:: Texte à lire ::

05/03/2012 par Julien Théron
Pendant que l’attention internationale se focalise sur la répression en Syrie et le programme nucléaire iranien, un des pires conflits contemporains perdure, loin de toute couverture médiatique, malgré un nombre de mort estimé de 350 à 500 000. Le théâtre de ce conflit est la Somalie mais l’Érythrée, l’Éthiopie et le Kenya en sont acteurs, parmi de nombreux autres. Car au nom de la stabilité régionale, de la lutte contre le terrorisme ou contre le piratage maritime, les ingérences régionales et internationales y vont bon train.
De nombreuses forces en présence sur le terrain
Dans cette région du monde s’affrontent depuis 23 ans des forces locales antagoniques, souvent claniques. L’absence de loi étatique caractérise ce pays, un coude de terre sectionné en différentes entités régionales régies par différentes autorités en confrontation permanente. Le gouvernement fédéral de transition (TFG) ne gouverne en effet qu’une toute petite partie du territoire, au centre/nord du pays et dans la capitale, Mogadiscio.
Le centre/sud du pays est contrôlé par une alliance de milices armées, plus ou moins autonomes, réunies par l’Union des tribunaux islamiques et nommées Shabaab (« jeunesse », en arabe, pour Harakat al Shabaab al Mujahidin). Ces milices, motivées par l’instauration d’un régime théocratique islamique aurait accueilli des combattants étrangers, notamment du Yémen, d’Arabie saoudite, du Soudan, du Pakistan ou encore d’Afghanistan.

:::

▶ [Objectif 1]
Reproduisez le passage du texte sur le conflit en Somalie qui commence par « Le centre/sud du » et se termine par « ou encore d’Afghanistan. », en substituant « factions » à « milices ».
Le texte et les enregistrements n'ont aucun rapport entre eux.

:: Extraits d'enregistrements ::

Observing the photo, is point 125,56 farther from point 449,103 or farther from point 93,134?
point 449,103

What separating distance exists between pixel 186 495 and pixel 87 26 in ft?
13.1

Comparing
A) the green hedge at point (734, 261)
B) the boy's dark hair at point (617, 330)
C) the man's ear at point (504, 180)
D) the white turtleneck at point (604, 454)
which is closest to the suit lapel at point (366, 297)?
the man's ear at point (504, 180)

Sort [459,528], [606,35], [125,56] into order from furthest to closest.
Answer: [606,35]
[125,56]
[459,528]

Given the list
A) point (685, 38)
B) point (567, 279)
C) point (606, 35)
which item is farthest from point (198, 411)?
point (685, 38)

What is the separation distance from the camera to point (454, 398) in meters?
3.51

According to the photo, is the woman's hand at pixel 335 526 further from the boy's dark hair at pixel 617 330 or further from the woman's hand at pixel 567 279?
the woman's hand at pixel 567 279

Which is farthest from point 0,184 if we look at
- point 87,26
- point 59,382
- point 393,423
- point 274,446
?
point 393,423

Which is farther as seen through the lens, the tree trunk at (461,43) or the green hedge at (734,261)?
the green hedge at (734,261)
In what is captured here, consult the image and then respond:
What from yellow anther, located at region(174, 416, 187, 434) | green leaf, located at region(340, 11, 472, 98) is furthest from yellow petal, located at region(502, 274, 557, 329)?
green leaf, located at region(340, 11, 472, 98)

:::
:: Extraits d'enregistrements ::

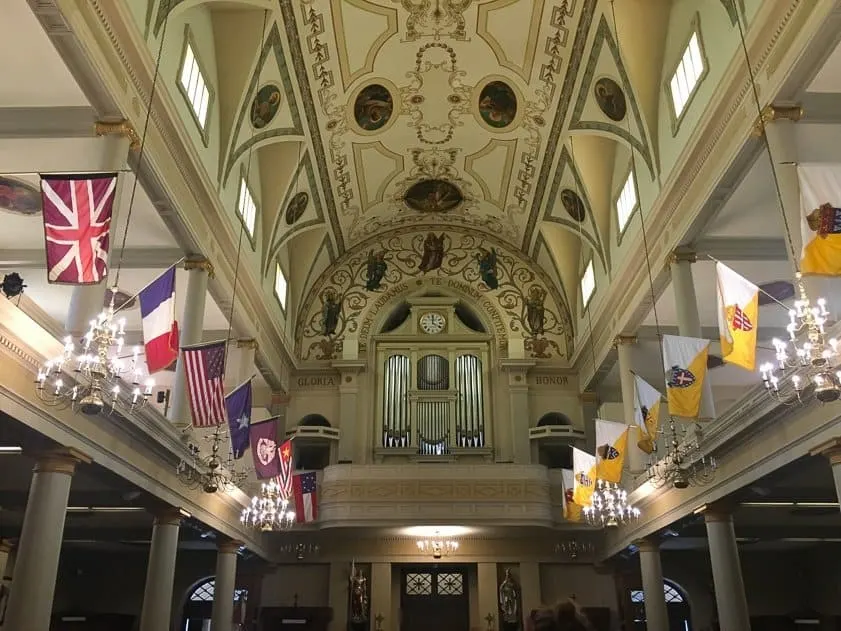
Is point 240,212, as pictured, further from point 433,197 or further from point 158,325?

:::

▶ [Objectif 2]
Combien de lignes des enregistrements contiennent la chaîne « farther », en respectant la casse ? Donnez uniquement ce nombre.

▶ [Résultat final 1]
Le centre/sud du pays est contrôlé par une alliance de factions armées, plus ou moins autonomes, réunies par l’Union des tribunaux islamiques et nommées Shabaab (« jeunesse », en arabe, pour Harakat al Shabaab al Mujahidin). Ces factions, motivées par l’instauration d’un régime théocratique islamique aurait accueilli des combattants étrangers, notamment du Yémen, d’Arabie saoudite, du Soudan, du Pakistan ou encore d’Afghanistan.

▶ [Résultat final 2]
2